Material for this exercise:
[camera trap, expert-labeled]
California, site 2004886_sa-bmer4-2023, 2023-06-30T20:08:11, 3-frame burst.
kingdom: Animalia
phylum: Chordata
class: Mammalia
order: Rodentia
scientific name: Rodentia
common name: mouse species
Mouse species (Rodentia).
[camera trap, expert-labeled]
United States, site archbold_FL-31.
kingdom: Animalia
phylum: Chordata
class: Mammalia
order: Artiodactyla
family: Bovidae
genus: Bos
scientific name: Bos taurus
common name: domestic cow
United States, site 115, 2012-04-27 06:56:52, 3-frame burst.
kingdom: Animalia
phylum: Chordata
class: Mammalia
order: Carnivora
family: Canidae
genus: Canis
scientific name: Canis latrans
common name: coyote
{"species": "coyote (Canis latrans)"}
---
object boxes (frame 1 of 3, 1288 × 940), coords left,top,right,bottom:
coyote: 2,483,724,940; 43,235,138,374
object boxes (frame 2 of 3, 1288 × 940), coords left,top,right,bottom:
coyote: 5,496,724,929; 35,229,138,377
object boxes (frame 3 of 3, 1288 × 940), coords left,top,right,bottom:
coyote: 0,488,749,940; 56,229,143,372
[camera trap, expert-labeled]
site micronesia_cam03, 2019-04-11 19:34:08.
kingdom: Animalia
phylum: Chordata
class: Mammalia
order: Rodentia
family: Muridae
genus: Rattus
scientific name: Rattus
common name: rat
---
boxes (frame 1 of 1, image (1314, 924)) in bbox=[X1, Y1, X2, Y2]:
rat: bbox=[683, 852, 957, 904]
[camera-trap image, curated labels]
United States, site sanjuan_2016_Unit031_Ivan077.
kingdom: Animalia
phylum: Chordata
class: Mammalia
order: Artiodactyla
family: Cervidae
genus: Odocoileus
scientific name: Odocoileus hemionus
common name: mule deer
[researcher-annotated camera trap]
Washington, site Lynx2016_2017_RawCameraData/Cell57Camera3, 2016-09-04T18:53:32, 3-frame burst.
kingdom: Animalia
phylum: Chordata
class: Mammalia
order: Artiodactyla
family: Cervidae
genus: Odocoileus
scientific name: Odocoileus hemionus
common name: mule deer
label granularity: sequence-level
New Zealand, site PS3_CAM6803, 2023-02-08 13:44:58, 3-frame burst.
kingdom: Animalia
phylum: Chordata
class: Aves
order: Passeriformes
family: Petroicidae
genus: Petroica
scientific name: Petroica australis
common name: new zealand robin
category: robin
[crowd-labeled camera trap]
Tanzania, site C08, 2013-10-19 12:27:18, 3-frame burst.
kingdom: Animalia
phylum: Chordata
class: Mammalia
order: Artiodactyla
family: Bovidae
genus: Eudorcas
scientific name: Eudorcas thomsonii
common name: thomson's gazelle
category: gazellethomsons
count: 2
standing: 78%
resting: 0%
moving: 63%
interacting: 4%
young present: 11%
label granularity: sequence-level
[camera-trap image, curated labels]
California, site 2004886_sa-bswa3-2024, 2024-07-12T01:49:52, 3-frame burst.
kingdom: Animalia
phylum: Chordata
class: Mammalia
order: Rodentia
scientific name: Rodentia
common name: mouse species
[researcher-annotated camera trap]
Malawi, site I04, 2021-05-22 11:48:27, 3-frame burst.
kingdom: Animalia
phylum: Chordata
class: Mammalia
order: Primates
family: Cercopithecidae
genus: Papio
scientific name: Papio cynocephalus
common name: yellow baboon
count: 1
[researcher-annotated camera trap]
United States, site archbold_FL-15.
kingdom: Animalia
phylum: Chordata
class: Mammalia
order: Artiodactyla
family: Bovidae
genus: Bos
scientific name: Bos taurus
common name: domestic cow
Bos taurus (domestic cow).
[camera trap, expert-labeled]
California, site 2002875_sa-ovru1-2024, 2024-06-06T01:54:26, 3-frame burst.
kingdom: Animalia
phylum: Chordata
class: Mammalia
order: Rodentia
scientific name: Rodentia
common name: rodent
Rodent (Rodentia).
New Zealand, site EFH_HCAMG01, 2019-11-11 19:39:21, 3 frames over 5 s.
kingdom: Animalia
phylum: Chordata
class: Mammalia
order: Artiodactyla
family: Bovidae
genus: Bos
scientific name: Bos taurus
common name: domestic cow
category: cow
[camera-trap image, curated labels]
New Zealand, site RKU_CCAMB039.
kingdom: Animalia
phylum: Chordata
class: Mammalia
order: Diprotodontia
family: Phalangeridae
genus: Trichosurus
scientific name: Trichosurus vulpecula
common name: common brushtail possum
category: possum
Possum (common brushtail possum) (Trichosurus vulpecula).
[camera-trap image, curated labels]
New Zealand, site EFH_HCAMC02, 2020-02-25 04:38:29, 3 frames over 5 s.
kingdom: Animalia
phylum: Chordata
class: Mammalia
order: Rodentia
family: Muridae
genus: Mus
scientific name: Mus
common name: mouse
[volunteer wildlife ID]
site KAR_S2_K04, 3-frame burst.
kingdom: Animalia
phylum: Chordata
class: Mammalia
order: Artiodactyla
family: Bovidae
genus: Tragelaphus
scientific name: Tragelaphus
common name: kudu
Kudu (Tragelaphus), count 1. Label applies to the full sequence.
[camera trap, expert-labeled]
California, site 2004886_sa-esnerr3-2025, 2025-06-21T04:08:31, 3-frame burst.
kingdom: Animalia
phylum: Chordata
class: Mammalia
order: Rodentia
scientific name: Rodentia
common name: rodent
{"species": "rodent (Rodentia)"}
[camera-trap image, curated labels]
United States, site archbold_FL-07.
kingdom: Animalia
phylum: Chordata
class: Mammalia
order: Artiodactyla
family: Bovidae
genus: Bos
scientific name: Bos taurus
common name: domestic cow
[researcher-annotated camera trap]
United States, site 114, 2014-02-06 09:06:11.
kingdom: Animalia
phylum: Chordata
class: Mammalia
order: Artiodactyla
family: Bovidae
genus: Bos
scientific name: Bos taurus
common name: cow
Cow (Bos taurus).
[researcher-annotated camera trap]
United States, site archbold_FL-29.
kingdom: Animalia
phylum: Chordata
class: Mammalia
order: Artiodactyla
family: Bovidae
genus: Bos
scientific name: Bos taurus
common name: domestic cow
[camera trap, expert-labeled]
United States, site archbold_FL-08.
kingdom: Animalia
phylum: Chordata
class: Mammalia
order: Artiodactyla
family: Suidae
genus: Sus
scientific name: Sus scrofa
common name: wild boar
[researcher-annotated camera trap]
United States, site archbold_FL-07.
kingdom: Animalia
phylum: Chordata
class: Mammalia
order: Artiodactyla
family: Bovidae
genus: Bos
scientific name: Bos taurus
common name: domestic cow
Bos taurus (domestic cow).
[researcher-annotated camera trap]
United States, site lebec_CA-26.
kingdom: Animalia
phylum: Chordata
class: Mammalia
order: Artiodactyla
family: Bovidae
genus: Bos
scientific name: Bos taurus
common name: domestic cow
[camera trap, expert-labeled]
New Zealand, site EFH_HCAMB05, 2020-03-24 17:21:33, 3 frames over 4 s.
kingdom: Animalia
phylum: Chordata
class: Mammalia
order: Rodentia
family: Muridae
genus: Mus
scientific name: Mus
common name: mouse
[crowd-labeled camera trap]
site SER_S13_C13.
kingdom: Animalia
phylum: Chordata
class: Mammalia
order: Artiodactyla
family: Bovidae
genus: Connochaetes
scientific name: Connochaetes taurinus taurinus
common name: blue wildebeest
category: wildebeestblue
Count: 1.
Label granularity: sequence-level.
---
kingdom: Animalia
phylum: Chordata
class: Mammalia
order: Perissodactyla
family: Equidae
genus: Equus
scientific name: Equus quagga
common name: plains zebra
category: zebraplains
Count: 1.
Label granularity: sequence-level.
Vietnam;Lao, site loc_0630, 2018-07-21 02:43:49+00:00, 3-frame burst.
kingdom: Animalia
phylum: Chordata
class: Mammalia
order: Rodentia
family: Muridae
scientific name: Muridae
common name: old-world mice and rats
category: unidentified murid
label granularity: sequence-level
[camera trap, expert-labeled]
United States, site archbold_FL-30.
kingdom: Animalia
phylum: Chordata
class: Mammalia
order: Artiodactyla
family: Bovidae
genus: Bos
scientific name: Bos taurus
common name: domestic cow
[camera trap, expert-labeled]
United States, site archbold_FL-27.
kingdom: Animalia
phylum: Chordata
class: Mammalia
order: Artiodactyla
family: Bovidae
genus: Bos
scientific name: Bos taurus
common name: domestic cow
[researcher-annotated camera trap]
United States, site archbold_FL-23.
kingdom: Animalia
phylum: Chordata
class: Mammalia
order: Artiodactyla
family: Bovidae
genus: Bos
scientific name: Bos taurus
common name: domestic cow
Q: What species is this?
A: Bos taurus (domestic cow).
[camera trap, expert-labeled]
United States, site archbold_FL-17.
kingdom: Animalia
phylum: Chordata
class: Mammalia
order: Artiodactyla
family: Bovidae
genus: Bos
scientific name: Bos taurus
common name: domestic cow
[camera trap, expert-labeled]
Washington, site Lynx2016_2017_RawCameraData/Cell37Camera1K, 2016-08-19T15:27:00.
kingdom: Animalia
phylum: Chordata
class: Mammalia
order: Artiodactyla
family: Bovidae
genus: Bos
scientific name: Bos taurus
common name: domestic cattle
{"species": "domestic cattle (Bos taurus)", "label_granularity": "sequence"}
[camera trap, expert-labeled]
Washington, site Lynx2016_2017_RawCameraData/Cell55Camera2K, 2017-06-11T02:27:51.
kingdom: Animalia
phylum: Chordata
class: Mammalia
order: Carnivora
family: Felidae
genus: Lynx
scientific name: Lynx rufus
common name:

Task directions:
Return, please, every line from the one that contains "common name: plains zebra" through the final line of the listing, exactly, and no others.

Finished task:
common name: plains zebra
category: zebraplains
Count: 1.
Label granularity: sequence-level.
Vietnam;Lao, site loc_0630, 2018-07-21 02:43:49+00:00, 3-frame burst.
kingdom: Animalia
phylum: Chordata
class: Mammalia
order: Rodentia
family: Muridae
scientific name: Muridae
common name: old-world mice and rats
category: unidentified murid
label granularity: sequence-level
[camera trap, expert-labeled]
United States, site archbold_FL-30.
kingdom: Animalia
phylum: Chordata
class: Mammalia
order: Artiodactyla
family: Bovidae
genus: Bos
scientific name: Bos taurus
common name: domestic cow
[camera trap, expert-labeled]
United States, site archbold_FL-27.
kingdom: Animalia
phylum: Chordata
class: Mammalia
order: Artiodactyla
family: Bovidae
genus: Bos
scientific name: Bos taurus
common name: domestic cow
[researcher-annotated camera trap]
United States, site archbold_FL-23.
kingdom: Animalia
phylum: Chordata
class: Mammalia
order: Artiodactyla
family: Bovidae
genus: Bos
scientific name: Bos taurus
common name: domestic cow
Q: What species is this?
A: Bos taurus (domestic cow).
[camera trap, expert-labeled]
United States, site archbold_FL-17.
kingdom: Animalia
phylum: Chordata
class: Mammalia
order: Artiodactyla
family: Bovidae
genus: Bos
scientific name: Bos taurus
common name: domestic cow
[camera trap, expert-labeled]
Washington, site Lynx2016_2017_RawCameraData/Cell37Camera1K, 2016-08-19T15:27:00.
kingdom: Animalia
phylum: Chordata
class: Mammalia
order: Artiodactyla
family: Bovidae
genus: Bos
scientific name: Bos taurus
common name: domestic cattle
{"species": "domestic cattle (Bos taurus)", "label_granularity": "sequence"}
[camera trap, expert-labeled]
Washington, site Lynx2016_2017_RawCameraData/Cell55Camera2K, 2017-06-11T02:27:51.
kingdom: Animalia
phylum: Chordata
class: Mammalia
order: Carnivora
family: Felidae
genus: Lynx
scientific name: Lynx rufus
common name:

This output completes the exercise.